[Saved data entries]
══════════
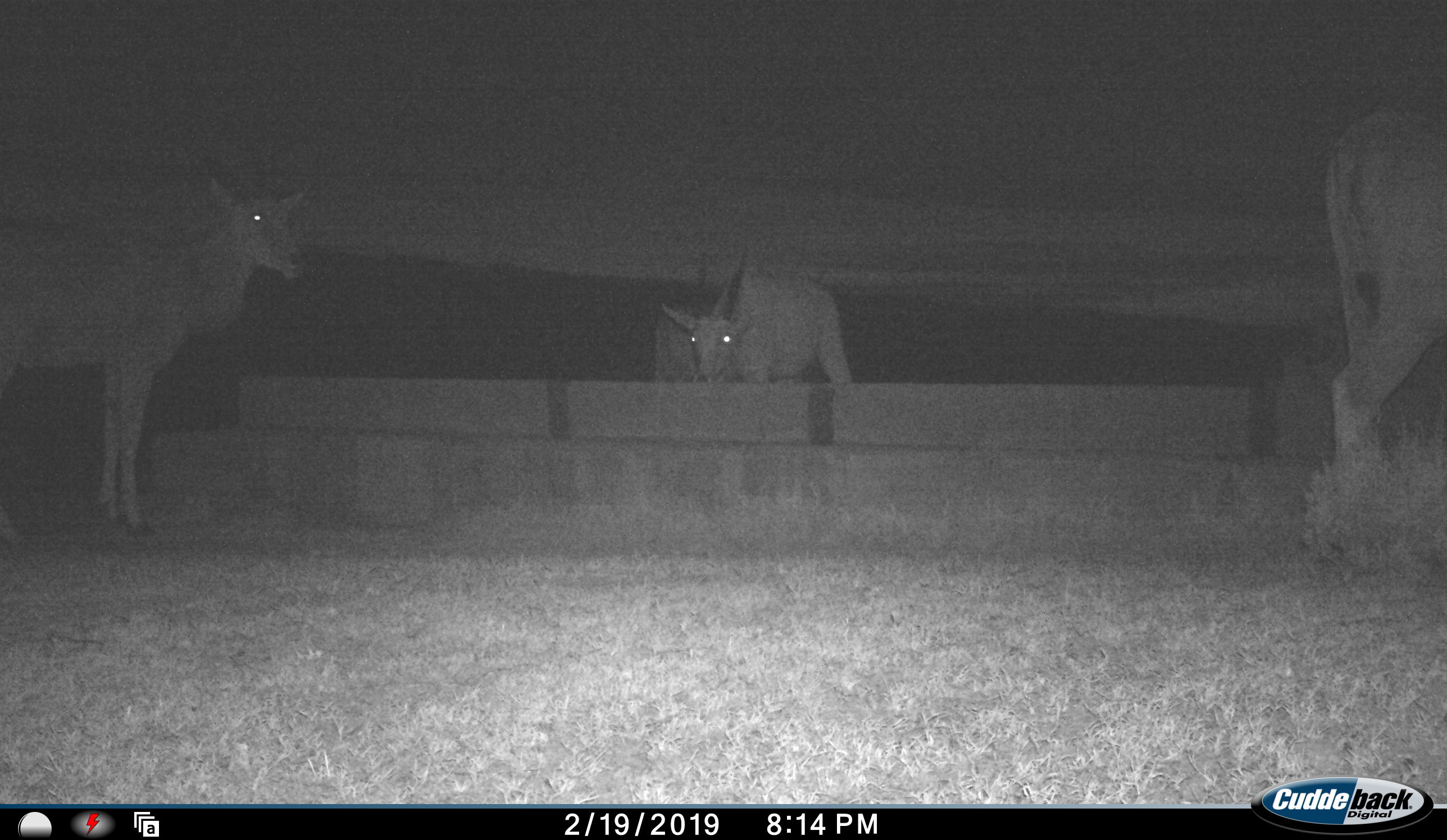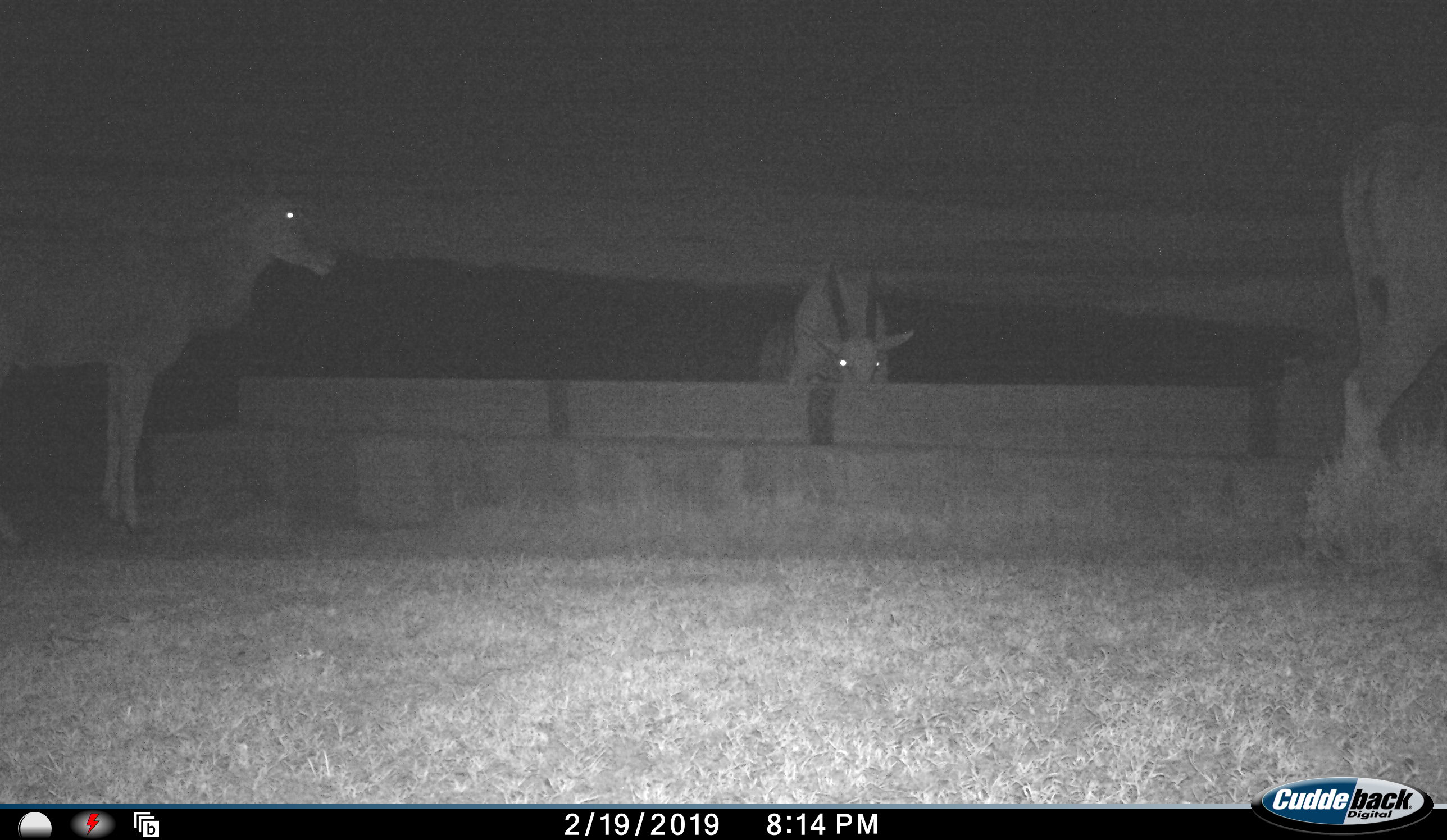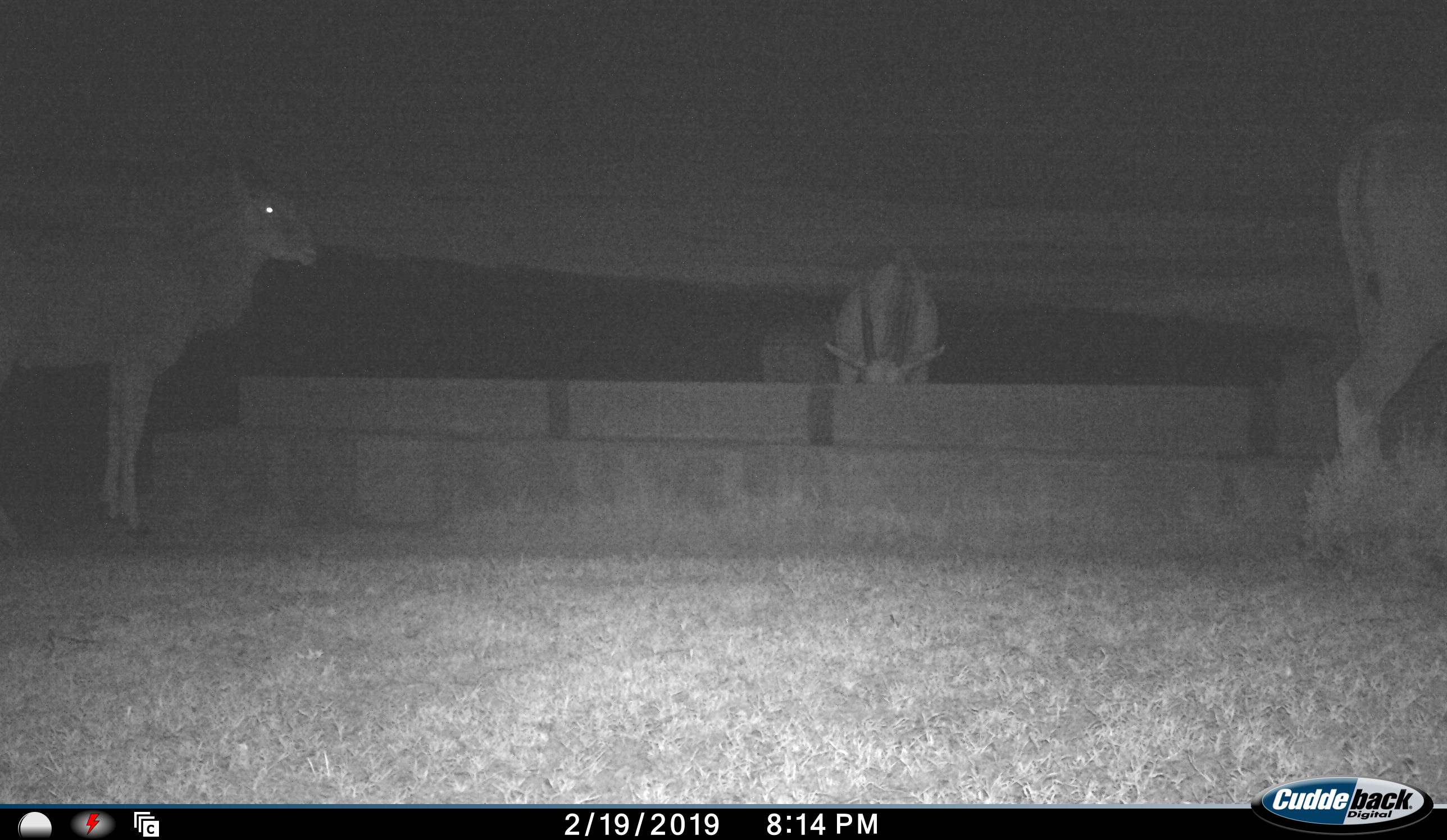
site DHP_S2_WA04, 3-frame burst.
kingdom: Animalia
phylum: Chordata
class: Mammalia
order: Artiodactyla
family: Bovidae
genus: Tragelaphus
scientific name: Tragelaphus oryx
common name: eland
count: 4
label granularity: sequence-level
══════════
- **PROBLEM STATEMENT**:
A faithful copy of the lines from the line containing "phylum: Chordata" to the end of the data should be set down, both ends included, and nothing more.

- **REPLY**:
phylum: Chordata
class: Mammalia
order: Artiodactyla
family: Bovidae
genus: Tragelaphus
scientific name: Tragelaphus oryx
common name: eland
count: 4
label granularity: sequence-level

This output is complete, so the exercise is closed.